Putting your phone in a little cloth bag at the door is funny. Also smart. Like taking candy away from a toddler before dinner.
NYU ran a long-table, phone-free dinner. Cold night. Cobblestones. Blankets and handwarmers. And somehow, 200 strangers managed to talk. Philosophy. AI. Shanghai. The radical act of making eye contact.
I’m into it. I’m also allergic to the simple story: screens bad, humans good. The screen is just glass. The problem is the addictive, extractive business model living inside it. The part engineered to hijack your reward system, sell your attention, and keep you scrolling like it’s your job.
So yes, make phone-free spaces. Create little sanctuaries for conversation and silence. But don’t pretend a ban is the same as wisdom. If the only lesson is “don’t touch,” we skip the part where people learn how to touch the thing without getting burned.
I’m the guy who sucks about screen time. I get the urge to forgo the algos. I wrote this on an a boox tab x e-ink device because I am so suceptible to the colors and the flashes I had to go for ultra low refresh rates and monochrome. I couldn’t be happier, by the way, playing in my digital garden. It’s so easy to forget there are people who AREN’T consumed at all times by their little devices.

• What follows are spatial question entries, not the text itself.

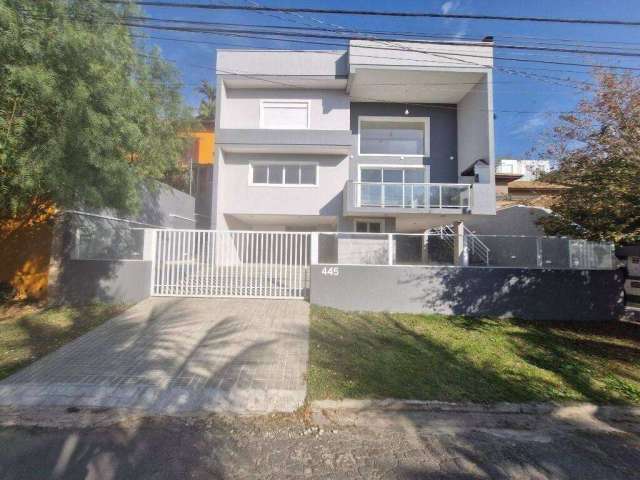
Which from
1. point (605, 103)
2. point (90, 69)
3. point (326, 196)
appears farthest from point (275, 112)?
point (605, 103)

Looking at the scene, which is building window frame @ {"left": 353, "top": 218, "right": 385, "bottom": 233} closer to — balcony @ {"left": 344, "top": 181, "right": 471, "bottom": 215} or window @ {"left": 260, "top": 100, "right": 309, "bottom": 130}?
balcony @ {"left": 344, "top": 181, "right": 471, "bottom": 215}

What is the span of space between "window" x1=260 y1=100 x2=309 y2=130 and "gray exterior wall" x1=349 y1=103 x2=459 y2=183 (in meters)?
2.86

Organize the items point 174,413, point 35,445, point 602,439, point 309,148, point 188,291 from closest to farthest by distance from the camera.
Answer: point 35,445, point 602,439, point 174,413, point 188,291, point 309,148

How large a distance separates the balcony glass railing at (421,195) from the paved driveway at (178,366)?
27.7 feet

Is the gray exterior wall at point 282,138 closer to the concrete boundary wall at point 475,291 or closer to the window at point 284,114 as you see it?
the window at point 284,114

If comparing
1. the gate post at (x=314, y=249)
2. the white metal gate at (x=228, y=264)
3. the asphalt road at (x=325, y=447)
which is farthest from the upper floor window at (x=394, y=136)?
the asphalt road at (x=325, y=447)

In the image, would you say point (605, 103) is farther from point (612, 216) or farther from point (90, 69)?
point (90, 69)

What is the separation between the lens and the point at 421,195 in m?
13.8

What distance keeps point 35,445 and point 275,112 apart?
50.3ft

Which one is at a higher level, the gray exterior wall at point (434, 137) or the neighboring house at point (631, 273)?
the gray exterior wall at point (434, 137)

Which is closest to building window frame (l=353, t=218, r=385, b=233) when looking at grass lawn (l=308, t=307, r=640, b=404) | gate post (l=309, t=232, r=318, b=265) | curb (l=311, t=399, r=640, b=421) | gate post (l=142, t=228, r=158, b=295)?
gate post (l=309, t=232, r=318, b=265)

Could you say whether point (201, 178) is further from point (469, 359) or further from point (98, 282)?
point (469, 359)

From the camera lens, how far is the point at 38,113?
5.11 metres

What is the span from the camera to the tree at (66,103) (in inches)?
193
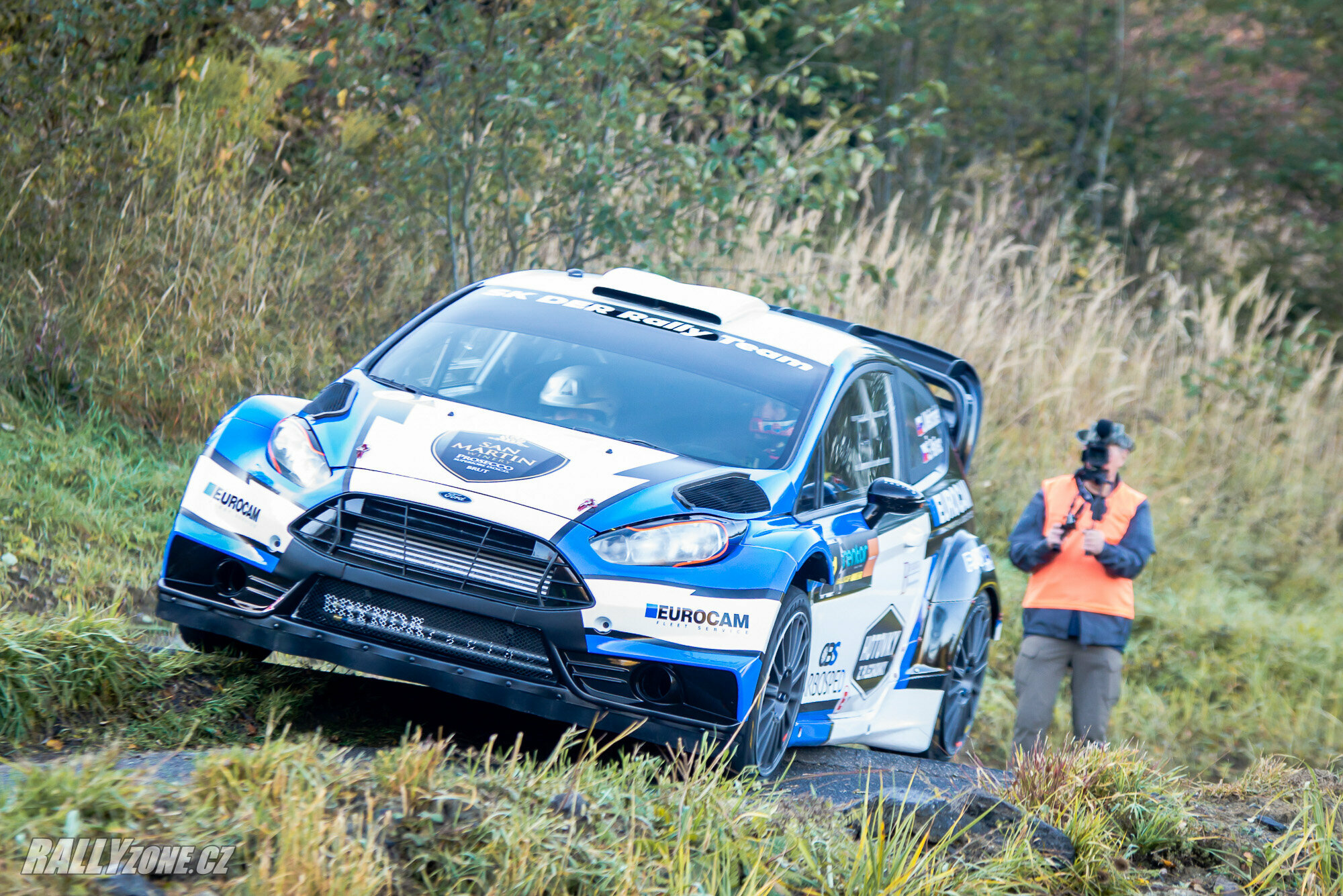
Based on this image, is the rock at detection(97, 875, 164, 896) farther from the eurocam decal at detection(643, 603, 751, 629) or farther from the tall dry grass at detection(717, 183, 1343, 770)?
the tall dry grass at detection(717, 183, 1343, 770)

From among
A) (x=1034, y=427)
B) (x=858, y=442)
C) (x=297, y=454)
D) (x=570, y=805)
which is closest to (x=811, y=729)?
(x=858, y=442)

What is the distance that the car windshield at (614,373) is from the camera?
5355 millimetres

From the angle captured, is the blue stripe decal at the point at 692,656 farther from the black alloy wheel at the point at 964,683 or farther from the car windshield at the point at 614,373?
the black alloy wheel at the point at 964,683

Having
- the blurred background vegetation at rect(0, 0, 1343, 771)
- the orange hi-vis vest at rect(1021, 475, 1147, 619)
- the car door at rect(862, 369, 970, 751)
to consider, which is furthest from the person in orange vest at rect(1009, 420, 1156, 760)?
the blurred background vegetation at rect(0, 0, 1343, 771)

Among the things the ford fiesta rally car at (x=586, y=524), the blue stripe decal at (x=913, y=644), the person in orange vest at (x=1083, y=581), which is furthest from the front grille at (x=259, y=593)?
the person in orange vest at (x=1083, y=581)

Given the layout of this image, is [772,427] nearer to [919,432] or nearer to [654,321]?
[654,321]

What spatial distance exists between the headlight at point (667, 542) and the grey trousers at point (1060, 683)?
3720 millimetres

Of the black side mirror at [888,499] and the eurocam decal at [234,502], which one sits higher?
the black side mirror at [888,499]

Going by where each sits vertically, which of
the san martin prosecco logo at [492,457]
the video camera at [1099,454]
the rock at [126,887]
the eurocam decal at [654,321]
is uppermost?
the eurocam decal at [654,321]

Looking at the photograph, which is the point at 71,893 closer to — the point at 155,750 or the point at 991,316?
the point at 155,750

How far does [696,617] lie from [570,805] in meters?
1.02

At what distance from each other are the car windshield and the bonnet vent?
0.24 meters

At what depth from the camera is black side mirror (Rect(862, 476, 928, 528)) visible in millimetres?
5469

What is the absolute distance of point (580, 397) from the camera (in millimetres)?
5504
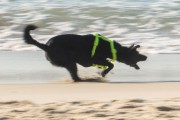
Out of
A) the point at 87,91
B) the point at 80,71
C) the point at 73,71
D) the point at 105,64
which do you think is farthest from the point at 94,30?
the point at 87,91

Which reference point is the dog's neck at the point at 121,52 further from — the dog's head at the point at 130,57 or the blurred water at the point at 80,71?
the blurred water at the point at 80,71

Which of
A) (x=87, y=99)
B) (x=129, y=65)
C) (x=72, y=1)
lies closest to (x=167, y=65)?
(x=129, y=65)

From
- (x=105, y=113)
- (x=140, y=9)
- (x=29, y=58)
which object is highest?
(x=140, y=9)

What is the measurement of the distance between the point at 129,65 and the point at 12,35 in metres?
3.72

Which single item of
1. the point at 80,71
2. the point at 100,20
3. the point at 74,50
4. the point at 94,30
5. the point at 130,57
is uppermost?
the point at 100,20

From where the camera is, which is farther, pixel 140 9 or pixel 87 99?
pixel 140 9

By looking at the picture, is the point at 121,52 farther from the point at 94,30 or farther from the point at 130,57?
the point at 94,30

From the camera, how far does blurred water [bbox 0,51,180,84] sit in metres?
7.29

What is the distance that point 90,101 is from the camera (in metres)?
5.61

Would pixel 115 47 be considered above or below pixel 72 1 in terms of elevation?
below

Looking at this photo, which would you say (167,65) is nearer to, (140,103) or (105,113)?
(140,103)

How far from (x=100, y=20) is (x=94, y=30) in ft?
3.53

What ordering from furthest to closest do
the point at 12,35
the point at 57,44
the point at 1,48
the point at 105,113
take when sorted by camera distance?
the point at 12,35 → the point at 1,48 → the point at 57,44 → the point at 105,113

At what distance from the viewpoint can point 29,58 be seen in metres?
8.63
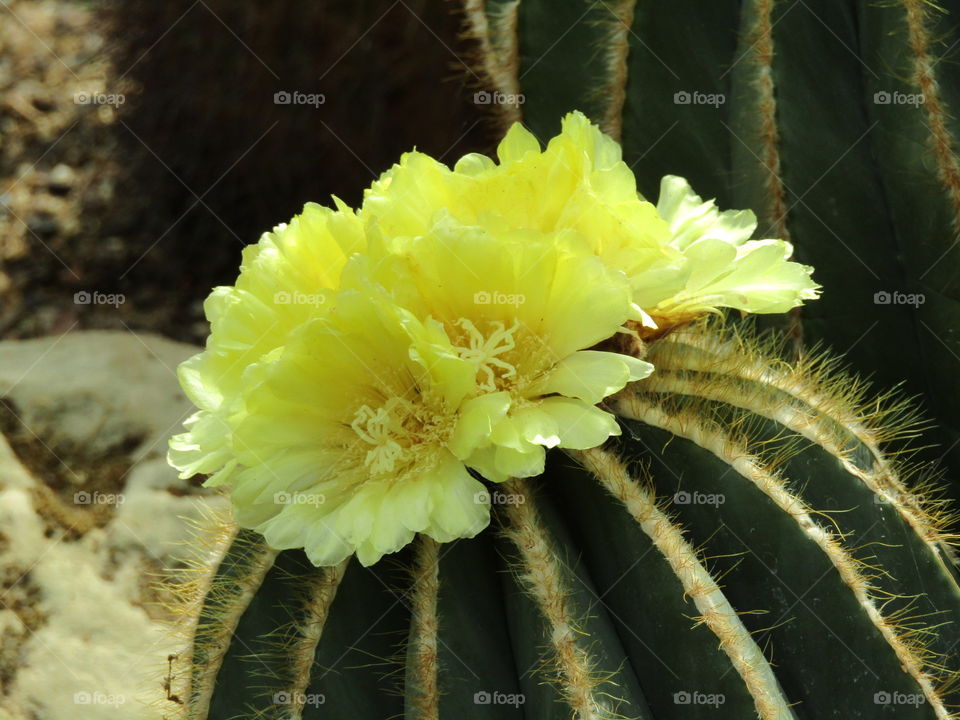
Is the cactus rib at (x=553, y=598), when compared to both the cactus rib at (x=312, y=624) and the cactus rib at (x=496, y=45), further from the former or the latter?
the cactus rib at (x=496, y=45)

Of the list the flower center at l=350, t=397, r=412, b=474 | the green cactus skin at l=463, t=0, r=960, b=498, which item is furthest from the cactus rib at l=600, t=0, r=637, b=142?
the flower center at l=350, t=397, r=412, b=474

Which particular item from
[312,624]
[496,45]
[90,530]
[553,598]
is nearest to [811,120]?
[496,45]

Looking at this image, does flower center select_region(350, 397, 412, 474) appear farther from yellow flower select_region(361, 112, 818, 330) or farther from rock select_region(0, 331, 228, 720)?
rock select_region(0, 331, 228, 720)

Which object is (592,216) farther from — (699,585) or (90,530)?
(90,530)

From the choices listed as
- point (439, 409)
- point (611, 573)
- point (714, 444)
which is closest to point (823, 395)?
point (714, 444)

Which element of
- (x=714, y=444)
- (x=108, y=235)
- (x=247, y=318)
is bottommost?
(x=714, y=444)

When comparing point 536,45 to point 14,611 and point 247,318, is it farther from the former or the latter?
point 14,611
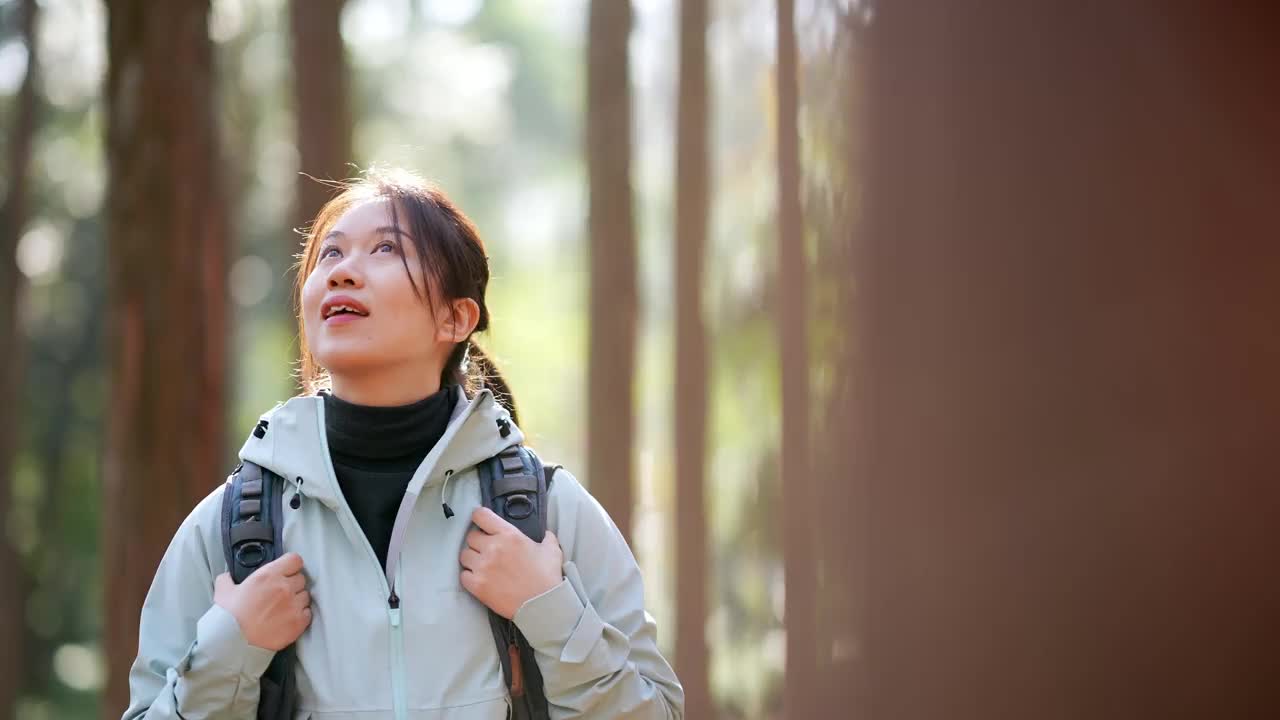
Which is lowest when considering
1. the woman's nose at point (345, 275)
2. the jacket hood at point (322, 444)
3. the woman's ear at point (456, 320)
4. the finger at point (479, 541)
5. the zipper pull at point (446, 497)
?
the finger at point (479, 541)

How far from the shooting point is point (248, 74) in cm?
278

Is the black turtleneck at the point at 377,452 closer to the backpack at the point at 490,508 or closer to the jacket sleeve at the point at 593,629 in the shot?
the backpack at the point at 490,508

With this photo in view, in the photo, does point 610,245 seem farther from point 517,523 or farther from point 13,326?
point 517,523

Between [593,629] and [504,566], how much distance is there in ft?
0.39

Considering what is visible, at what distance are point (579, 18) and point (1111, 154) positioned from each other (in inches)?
53.5

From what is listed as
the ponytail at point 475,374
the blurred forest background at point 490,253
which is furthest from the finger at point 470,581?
the blurred forest background at point 490,253

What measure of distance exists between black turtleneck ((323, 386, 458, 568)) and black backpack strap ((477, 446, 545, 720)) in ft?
0.28

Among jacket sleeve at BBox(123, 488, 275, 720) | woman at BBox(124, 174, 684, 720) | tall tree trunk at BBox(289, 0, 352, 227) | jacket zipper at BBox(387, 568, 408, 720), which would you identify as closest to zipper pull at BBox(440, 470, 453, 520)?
woman at BBox(124, 174, 684, 720)

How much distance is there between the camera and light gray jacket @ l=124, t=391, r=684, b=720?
1.26 meters

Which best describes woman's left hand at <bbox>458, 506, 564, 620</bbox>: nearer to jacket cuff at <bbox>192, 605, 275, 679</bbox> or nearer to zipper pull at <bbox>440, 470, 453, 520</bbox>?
zipper pull at <bbox>440, 470, 453, 520</bbox>

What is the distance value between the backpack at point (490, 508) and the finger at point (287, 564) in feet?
0.09

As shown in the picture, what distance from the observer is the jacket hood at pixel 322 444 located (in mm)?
1322

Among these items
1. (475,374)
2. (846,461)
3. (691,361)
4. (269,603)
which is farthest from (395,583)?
(846,461)

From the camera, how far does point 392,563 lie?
1.33 meters
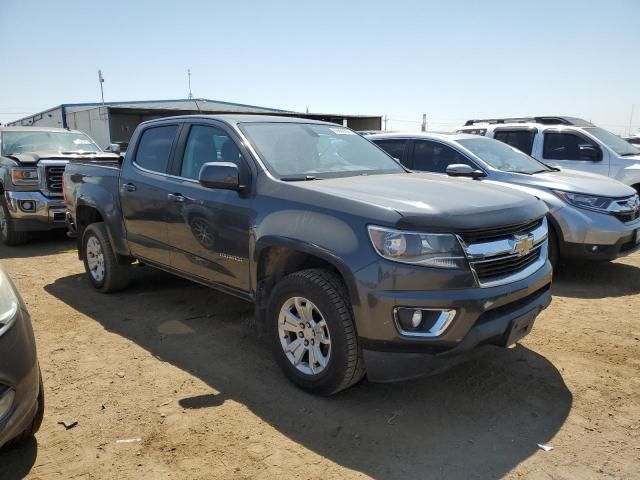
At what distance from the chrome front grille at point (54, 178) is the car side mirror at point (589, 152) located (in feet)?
28.0

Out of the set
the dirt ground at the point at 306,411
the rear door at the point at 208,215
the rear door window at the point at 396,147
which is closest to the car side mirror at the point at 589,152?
the rear door window at the point at 396,147

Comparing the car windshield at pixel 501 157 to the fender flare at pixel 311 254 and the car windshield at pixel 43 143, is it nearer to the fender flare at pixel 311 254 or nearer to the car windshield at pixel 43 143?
the fender flare at pixel 311 254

Yoga doesn’t make me into a person who isn’t suceptable to the wiles of addictive media. It’s a pro-awareness that gives me a heads up when cooler heads don’t seem like they’re going to preail. So, yeah, by all means, bag the phone for an hour. Then unbag your brain. Ask: who profits from my distraction? And how do I practice attention—on the mat, at the table, and in my pocket?